If the pursuit of our dreams is deemed too impractical, it is because what we do is largely determined by chance. We have been taught that this is a meritocratic society. But all too often the media offers conclusive evidence of a contrary fact, that talents and intelligence don't necessarily ensure success. In Hong Kong, it is not surprising to see the wise are governed by the stupid and books are written, while lacking any grandeur, by those who are deprived of common sense. Small wonder our dreams are kept in the realm of fantasy.

However disappointing the reality may seem, are we not allowed the superstitious faith that one day we can savour our dreams? Are we forever condemned a chance to articulate the fabric of human mind so our life can take on a certain value? Are we to approach life from an evolutionary perspective that life is deemed meaningless?

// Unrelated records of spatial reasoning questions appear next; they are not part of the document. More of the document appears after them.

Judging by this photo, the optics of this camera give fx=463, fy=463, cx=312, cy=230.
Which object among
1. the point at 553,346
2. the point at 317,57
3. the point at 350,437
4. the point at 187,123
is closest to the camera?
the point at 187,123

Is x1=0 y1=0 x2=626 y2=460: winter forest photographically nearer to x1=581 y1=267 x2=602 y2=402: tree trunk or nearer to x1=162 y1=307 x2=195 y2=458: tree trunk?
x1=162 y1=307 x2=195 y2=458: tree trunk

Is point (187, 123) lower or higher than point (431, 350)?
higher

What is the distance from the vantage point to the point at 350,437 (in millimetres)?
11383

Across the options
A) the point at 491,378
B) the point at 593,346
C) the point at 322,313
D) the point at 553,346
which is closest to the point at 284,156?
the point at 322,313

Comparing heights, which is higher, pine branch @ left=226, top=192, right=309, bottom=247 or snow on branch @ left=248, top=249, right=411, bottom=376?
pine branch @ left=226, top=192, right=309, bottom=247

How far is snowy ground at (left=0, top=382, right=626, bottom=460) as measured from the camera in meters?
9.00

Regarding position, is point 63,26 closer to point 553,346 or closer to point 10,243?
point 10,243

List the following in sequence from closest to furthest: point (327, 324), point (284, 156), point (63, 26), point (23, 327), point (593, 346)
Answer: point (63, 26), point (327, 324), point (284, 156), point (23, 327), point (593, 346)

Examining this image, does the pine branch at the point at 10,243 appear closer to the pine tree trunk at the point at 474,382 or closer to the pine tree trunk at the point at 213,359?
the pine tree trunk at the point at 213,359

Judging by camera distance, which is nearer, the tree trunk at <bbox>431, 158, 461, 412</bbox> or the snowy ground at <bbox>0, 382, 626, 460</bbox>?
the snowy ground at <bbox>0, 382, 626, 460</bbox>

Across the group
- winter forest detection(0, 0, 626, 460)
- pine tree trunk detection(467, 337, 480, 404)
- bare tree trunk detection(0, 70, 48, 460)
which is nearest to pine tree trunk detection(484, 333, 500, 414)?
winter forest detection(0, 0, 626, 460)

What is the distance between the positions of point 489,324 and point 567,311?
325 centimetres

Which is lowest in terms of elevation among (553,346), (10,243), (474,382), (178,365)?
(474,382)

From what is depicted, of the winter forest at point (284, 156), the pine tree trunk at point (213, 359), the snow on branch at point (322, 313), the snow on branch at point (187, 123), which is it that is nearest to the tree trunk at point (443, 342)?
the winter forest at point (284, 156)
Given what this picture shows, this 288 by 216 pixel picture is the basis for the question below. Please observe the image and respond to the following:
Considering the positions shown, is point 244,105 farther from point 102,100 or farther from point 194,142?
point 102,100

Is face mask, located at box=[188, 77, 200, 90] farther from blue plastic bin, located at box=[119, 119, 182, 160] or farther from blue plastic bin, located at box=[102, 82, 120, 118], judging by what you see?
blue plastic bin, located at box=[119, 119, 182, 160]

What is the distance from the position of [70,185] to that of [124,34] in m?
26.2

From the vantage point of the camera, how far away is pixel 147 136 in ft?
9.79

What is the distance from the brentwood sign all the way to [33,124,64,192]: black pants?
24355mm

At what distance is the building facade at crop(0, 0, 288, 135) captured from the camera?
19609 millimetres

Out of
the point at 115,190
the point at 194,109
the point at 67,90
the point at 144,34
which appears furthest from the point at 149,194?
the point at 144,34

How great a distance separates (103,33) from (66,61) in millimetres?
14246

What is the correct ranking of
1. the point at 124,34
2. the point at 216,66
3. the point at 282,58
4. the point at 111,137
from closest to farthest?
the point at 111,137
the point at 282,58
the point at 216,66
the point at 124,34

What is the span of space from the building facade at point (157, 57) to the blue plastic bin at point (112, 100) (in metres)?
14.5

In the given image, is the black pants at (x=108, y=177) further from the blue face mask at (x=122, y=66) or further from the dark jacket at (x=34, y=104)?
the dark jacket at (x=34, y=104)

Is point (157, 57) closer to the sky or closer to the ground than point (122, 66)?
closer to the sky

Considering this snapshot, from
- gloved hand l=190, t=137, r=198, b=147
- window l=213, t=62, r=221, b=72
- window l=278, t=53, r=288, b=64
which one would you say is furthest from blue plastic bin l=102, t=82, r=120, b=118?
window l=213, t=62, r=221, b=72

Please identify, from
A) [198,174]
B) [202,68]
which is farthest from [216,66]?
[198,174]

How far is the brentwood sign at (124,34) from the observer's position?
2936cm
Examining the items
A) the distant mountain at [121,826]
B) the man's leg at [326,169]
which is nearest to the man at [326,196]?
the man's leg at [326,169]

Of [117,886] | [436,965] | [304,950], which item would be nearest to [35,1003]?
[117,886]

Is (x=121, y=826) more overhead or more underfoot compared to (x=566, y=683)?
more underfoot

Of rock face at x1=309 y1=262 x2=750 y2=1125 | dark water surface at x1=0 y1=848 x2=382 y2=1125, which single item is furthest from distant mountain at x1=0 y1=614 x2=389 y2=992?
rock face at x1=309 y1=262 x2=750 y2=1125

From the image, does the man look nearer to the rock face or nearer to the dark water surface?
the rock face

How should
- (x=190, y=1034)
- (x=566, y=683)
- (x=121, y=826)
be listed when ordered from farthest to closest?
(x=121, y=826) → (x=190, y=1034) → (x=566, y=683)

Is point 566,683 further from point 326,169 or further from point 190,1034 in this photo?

But when we are young, what distinguishes us from other age groups is perhaps something called passion, a desire to put our imaginative vision into practice. Our thoughts are not confined within realism. Rather, we harbour a strong determination to be able to change what is. Of course, we are often reminded of the possibility of the attainment of our dreams after retirement. Unfortunately, this optimistic line of thought is easily interrupted when we look in the mirror and locate signs of imminent mortal disaster along the contours of our face, threatening to crumble up our skin texture. A marked quality of old age.

Perhaps it is true that success depends on sheer luck. But rather than devote our entire strength to money chasing when we are young, isn't it more sensible to devote it to the pursuit of our dreams given the fact that we are all mortals? Money is relatively unimportant at an early age. We will not regret missing the chance to chase money because we can work ourselves to death for pecuniary reasons our whole life but we will regret not pursuing our dreams because it is only a privilege associated with youth. It does not sound very inspiring, but it is generally true. Moreover, the pursuit of dreams is more like a direction, not necessarily a place, and burns itself out with the attainment of its goal, hence gives meaning to our life.

Therefore, for those who graduate and read my article until this point, if you still don't retreat from your habitual job hunting, I shall have lived in vain.